The SPSS routine BASSTATS (BASic STATisticS) provides several general and fundamental statistical measures. These include the Mean, the Variance, the Range of the input data, the Standard Error, the Kurtosis of the curve (assuming a standard distribution), the Minimum, the Maximum, the Skewness of the curve, and the Standard Deviation. Of all these, the mean or average was of most immediate interest for me. This measure was obtained for two groups of data. Firstly, it was used to determine the average wordlength for all the characters and all the sections. The data for this was taken from the table produced by TABBUILD. Special programs had to be written to extract the data and then reformat it so that SPSS could deal with it.
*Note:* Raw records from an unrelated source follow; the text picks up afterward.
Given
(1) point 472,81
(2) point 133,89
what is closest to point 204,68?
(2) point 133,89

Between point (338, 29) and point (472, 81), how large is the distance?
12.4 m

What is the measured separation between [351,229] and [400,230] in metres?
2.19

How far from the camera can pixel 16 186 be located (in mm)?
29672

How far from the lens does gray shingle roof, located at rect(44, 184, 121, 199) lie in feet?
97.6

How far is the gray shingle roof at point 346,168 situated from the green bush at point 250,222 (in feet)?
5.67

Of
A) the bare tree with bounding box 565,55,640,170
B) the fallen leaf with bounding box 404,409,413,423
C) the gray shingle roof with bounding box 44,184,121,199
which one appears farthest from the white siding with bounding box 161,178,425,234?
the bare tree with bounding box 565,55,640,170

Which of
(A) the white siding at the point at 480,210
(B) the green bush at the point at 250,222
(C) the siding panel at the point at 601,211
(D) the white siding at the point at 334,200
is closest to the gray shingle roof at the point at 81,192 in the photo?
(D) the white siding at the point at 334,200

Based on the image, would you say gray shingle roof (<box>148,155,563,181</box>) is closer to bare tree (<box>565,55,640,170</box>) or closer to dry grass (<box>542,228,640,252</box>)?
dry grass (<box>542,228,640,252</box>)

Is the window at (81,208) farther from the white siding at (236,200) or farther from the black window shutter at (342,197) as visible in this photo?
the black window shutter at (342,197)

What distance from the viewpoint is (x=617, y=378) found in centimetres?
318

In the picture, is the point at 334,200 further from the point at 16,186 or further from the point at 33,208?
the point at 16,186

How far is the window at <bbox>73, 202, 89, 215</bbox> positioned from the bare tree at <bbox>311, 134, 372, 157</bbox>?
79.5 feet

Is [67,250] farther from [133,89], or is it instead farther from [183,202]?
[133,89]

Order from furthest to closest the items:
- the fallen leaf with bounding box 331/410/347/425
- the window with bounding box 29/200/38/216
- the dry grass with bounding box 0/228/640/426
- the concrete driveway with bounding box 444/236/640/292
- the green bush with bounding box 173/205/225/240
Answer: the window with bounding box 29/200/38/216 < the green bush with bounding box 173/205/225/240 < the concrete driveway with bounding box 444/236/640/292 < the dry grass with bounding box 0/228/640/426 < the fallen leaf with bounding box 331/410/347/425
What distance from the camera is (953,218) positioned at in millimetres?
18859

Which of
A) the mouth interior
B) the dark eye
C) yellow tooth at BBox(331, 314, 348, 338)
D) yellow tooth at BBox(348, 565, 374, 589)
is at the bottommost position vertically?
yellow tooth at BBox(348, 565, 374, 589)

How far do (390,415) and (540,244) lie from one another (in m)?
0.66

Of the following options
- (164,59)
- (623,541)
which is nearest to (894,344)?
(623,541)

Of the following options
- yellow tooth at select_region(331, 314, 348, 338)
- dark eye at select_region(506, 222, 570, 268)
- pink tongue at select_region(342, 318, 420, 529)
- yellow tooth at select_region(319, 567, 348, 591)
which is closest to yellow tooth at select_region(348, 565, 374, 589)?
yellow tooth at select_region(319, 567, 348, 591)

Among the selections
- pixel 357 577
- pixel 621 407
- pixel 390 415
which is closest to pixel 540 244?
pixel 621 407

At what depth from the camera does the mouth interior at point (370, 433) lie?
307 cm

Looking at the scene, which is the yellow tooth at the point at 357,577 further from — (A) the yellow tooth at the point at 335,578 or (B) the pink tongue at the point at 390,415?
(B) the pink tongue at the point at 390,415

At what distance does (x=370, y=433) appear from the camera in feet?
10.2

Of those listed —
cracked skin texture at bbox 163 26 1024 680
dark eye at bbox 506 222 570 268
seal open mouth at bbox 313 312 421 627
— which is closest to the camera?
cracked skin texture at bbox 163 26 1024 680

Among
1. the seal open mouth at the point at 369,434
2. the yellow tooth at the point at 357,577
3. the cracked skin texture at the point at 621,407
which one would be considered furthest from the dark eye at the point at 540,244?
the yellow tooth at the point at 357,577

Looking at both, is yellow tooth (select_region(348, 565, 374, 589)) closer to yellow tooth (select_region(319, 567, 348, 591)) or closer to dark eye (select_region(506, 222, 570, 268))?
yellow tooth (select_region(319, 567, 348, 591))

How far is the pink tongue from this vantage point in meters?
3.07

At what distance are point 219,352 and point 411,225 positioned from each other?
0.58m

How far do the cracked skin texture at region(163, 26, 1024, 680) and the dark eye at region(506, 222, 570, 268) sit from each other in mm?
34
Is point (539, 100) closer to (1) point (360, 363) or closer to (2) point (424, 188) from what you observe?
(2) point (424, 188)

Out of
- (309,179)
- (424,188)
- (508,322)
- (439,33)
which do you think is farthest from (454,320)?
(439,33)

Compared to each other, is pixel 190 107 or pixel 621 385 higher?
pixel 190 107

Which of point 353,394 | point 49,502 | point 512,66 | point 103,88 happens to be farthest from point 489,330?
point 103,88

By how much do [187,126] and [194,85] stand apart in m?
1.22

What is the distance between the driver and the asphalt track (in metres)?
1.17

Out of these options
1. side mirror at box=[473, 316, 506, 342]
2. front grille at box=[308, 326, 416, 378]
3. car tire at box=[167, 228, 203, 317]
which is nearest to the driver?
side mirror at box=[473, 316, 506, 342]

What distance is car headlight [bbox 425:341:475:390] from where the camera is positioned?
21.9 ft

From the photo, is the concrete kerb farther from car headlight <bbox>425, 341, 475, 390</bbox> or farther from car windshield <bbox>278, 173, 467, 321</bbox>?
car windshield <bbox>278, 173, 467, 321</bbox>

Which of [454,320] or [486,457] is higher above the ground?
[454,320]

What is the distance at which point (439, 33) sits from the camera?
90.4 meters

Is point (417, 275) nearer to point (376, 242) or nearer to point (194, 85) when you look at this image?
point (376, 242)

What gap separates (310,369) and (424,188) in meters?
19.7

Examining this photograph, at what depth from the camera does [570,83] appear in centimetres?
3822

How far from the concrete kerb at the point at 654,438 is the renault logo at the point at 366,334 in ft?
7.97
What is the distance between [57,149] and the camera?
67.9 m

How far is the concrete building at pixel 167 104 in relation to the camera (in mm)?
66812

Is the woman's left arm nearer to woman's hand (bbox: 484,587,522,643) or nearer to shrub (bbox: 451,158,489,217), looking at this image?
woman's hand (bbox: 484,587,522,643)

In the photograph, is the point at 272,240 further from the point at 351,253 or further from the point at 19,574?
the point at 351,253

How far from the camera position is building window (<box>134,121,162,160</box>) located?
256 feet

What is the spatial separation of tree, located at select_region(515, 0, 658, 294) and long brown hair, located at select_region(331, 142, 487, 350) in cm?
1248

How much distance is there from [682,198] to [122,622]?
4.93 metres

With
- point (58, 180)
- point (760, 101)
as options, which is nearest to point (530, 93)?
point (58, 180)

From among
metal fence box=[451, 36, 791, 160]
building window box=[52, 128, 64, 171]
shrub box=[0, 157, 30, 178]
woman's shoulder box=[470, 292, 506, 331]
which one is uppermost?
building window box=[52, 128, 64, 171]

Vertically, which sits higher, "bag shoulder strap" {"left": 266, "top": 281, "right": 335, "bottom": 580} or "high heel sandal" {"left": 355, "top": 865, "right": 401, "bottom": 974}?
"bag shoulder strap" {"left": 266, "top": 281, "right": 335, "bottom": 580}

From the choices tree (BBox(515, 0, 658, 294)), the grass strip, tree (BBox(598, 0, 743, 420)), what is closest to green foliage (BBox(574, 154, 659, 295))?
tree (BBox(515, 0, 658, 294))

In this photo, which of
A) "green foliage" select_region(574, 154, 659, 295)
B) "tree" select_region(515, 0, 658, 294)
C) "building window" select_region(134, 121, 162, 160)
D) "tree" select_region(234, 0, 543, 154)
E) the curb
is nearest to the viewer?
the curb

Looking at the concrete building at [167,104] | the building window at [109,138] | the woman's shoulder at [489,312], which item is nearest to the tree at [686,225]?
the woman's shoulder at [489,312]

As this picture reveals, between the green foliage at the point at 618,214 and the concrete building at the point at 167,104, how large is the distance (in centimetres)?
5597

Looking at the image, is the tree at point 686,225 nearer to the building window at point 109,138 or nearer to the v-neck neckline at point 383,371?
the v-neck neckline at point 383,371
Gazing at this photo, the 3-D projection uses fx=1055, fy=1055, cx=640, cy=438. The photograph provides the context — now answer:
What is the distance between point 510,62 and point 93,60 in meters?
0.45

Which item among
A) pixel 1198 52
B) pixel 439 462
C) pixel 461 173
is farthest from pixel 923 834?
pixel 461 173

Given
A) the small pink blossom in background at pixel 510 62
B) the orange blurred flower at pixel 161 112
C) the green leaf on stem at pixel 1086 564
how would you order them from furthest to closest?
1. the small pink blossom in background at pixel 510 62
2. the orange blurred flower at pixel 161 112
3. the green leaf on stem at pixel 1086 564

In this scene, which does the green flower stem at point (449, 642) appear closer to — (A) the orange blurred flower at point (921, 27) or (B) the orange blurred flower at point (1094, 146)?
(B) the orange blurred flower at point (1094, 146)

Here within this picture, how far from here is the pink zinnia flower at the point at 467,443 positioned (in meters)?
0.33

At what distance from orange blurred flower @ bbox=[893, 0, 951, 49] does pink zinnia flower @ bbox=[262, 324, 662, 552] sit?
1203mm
These have also not been included. Secondly, it was used to determine the average sentence and soliloquy lengths for all the characters and sections. The data for this came from TEXTAN (section A.2.4). This too had to be reformatted to meet SPSS requirements.

A.2.5.2 Pearson Correlations

The SPSS routine PEARSON CORR is designed to provide a measure of the correlation between two variables, based on lists of the values taken by the two variables at the same time. (See also section 6.4). By way of illustration, take two variables X and Y. If high values for X are usually accompanied by high values for Y, then the correlation coefficient will positive, and close to +1.0. If high values for X are usually accompanied by low values for Y, then the correlation coefficient will be negative, and close to -1.0. If there is no relationship between values for X and values for Y, then the correlation coefficient will be close to 0. When it is required to correlate word lists for six characters, then the situation becomes more complicated. Here, the variables are the characters themselves, and the values are how often they use each word in the list of all the words used by all the characters. Two types of correlation were performed: firstly, correlations between characters for each section, and secondly, correlations between sections for each character. The first was of interest for the light it threw on the question of differentiation, and the second for development. The input to the SPSS routine was the lists of words used by the characters in each section produced by TABAN. Two further programs, TBYCHARS (Table BY CHARacters) and TBYSECTS (TABle BY SECTionS), had to be written to reformat these lists for SPSS. These have also not been included.